Zimbabwe - A policy agenda for private sector development
Bradley, P. N. | McNamara, K. [editors]
This report has three purposes: (a) to make a preliminary assessment of the barriers to private sector development in Zimbabwe; (b) to make recommendations on the changes needed to stimulate sustainable private sector development; and (c) to identify areas where the Bank and IFC can play useful roles in stimulating private sector development and equitable economic growth. The central conclusion of the report is that persistent excess demand for foreign exchange has served as the reason for an elaborate network of controls whose effect has been to constrain private sector development. Excess demand for foreign exchange has been the result of two primary factors, large fiscal deficits and exchange rate policies. Fiscal deficits have exacerbated the excess demand for foreign exchange, investment sanctioning, controls on international capital flows, and price controls.

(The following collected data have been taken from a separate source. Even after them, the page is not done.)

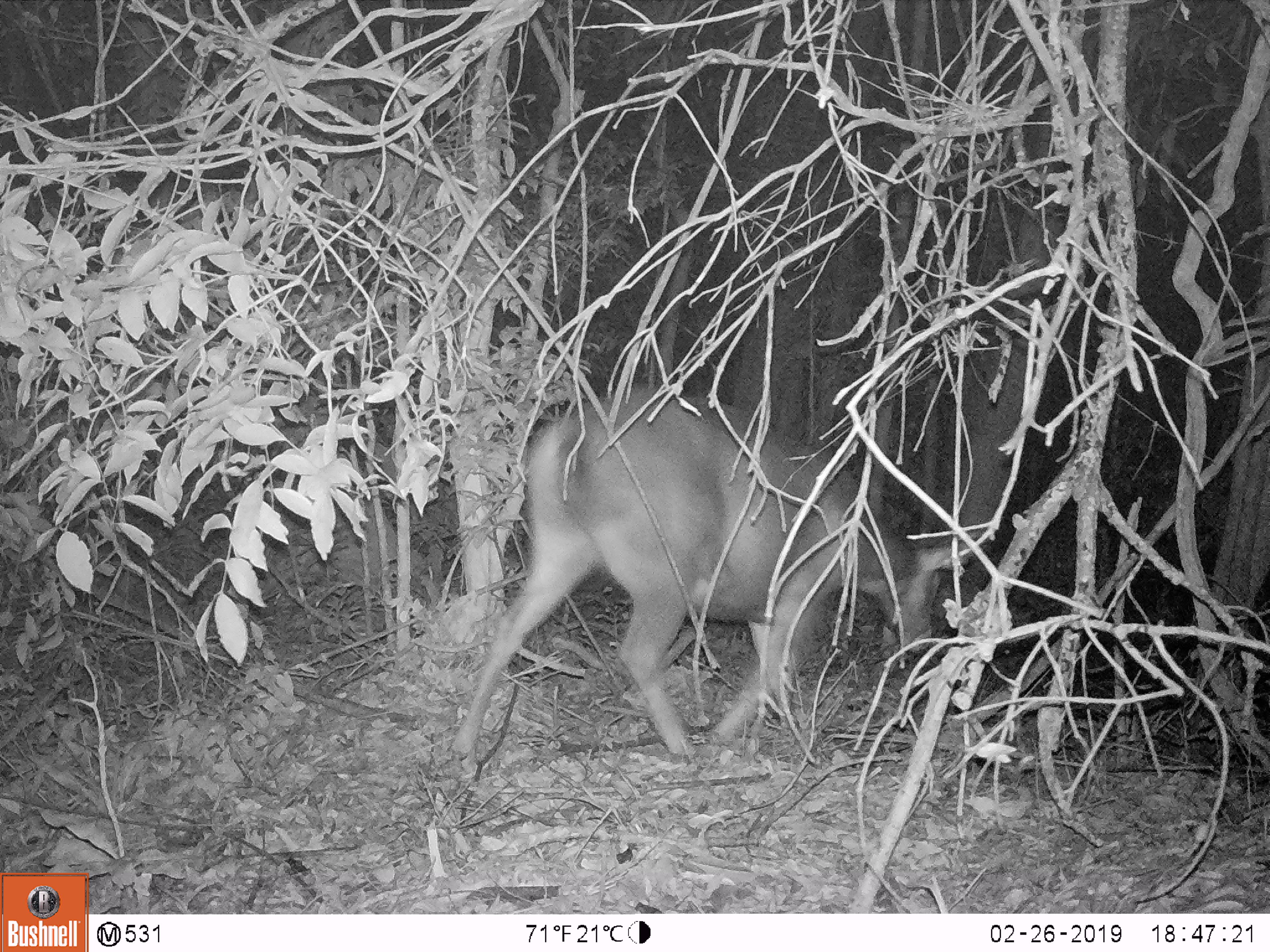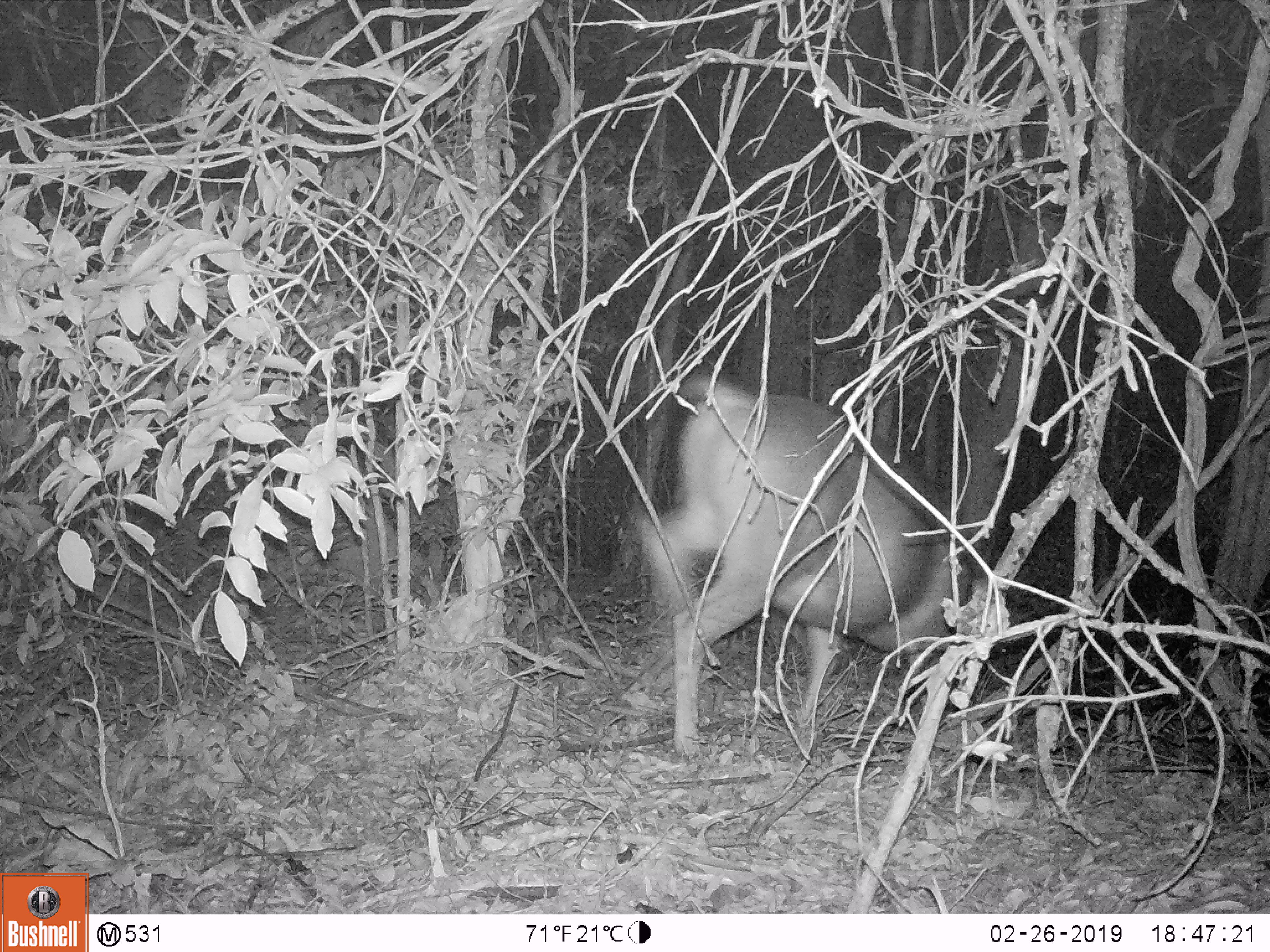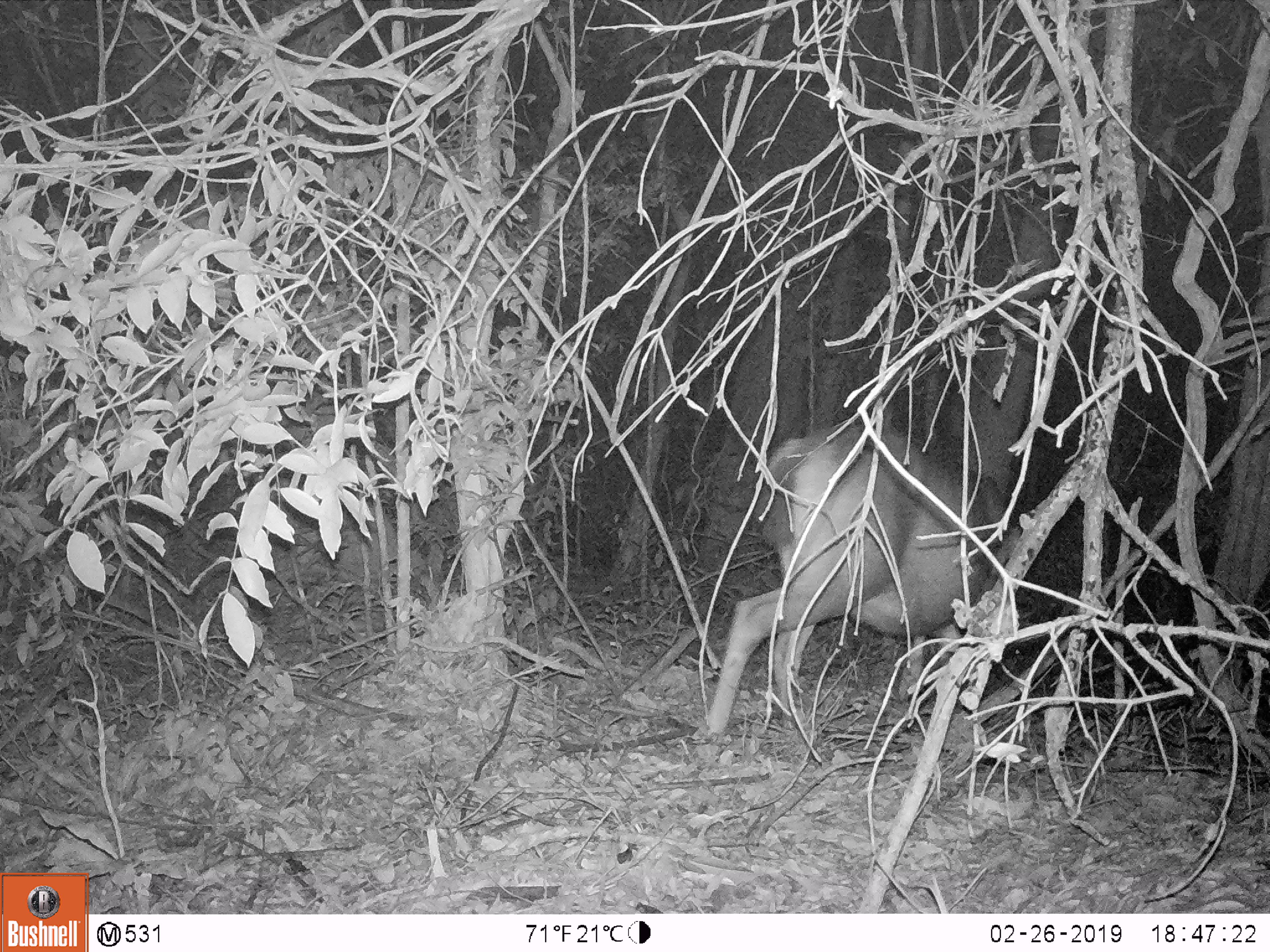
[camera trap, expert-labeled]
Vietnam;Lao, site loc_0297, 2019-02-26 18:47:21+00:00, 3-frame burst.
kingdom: Animalia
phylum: Chordata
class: Mammalia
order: Artiodactyla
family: Cervidae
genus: Rusa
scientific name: Rusa unicolor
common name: sambar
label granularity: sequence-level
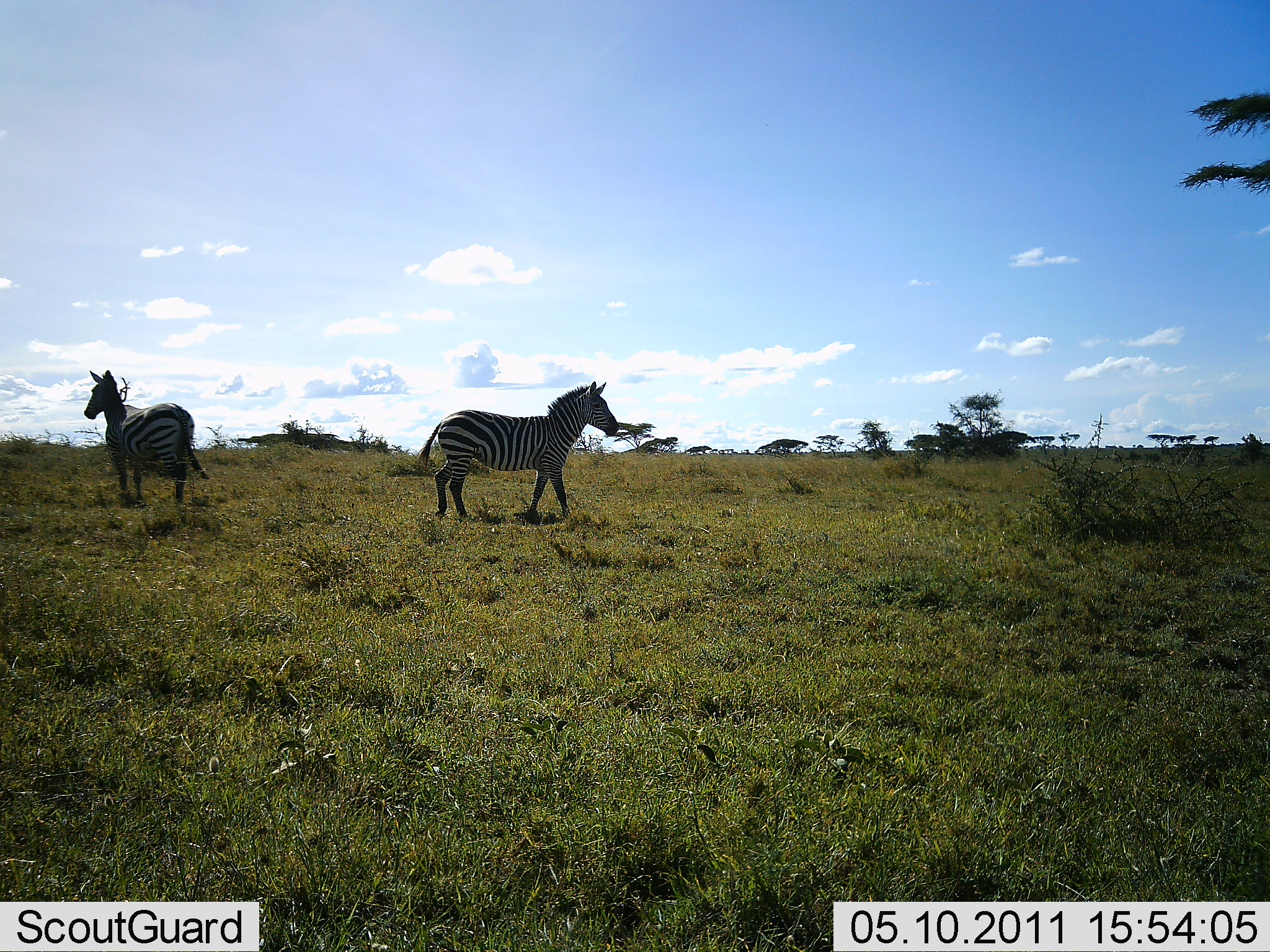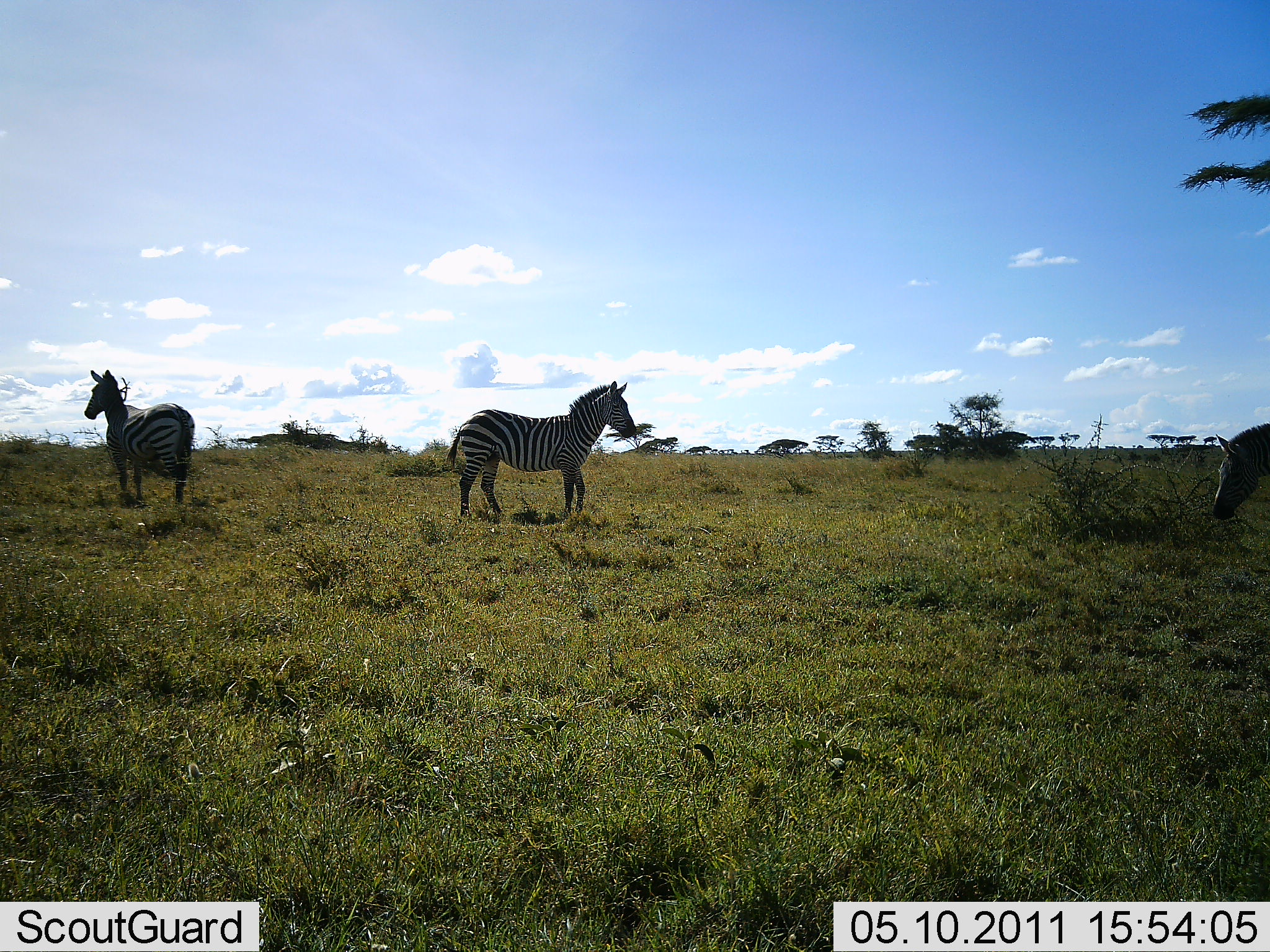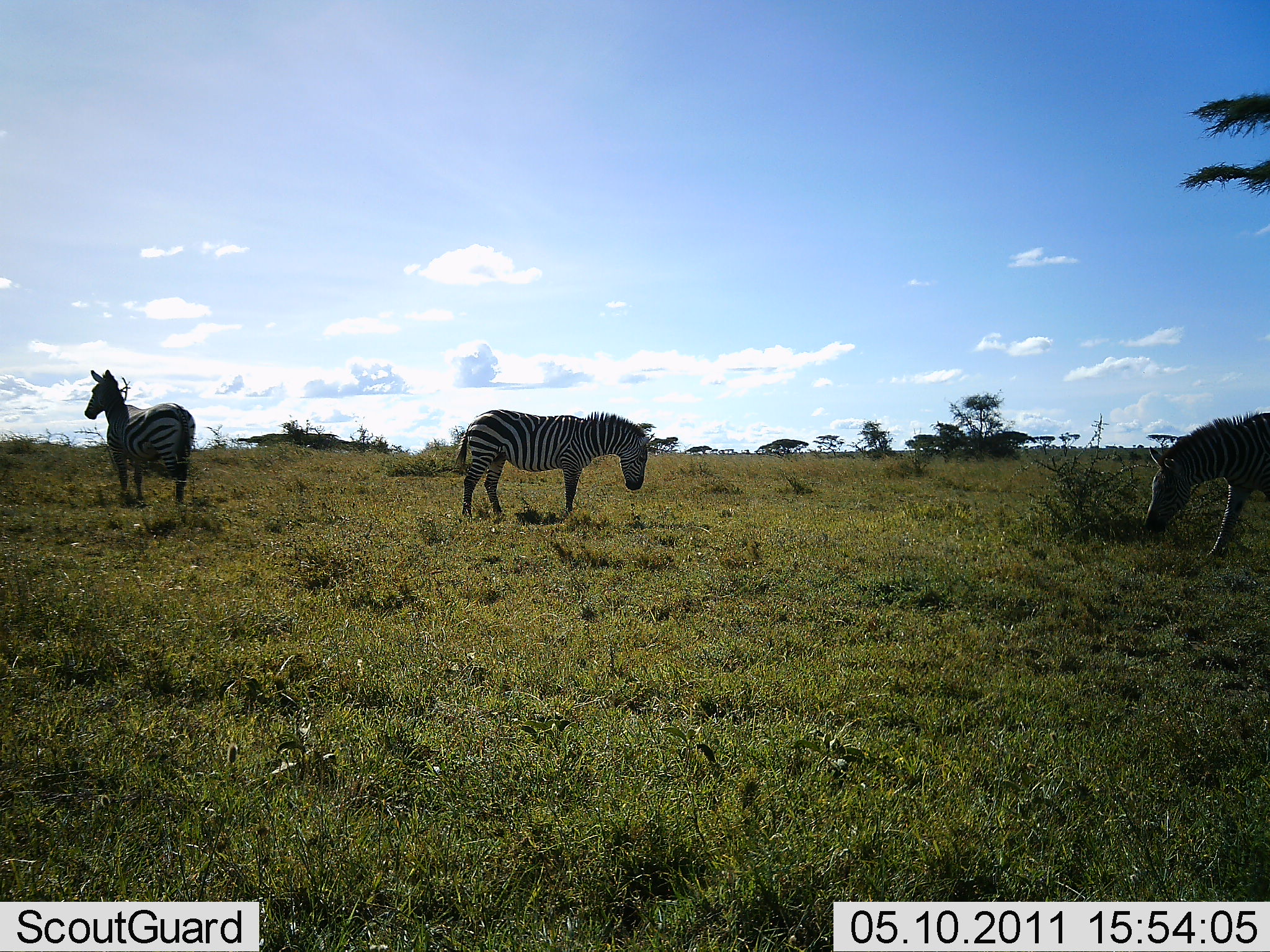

Accordingly, the primary objective of policy reform should be to eliminate excess demand for foreign exchange and thereby obviate the need for this network of controls. To achieve this objective will require some combination of fiscal restraint, prudent monetary policy and appropriate exchange rate management. There are other important issues, unrelated to macro-economic management, that also need to be addressed in order to stimulate private sector development. The most important of these issues are related to government monopolies and other parastatals, inadequate infrastructure, and labor regulations.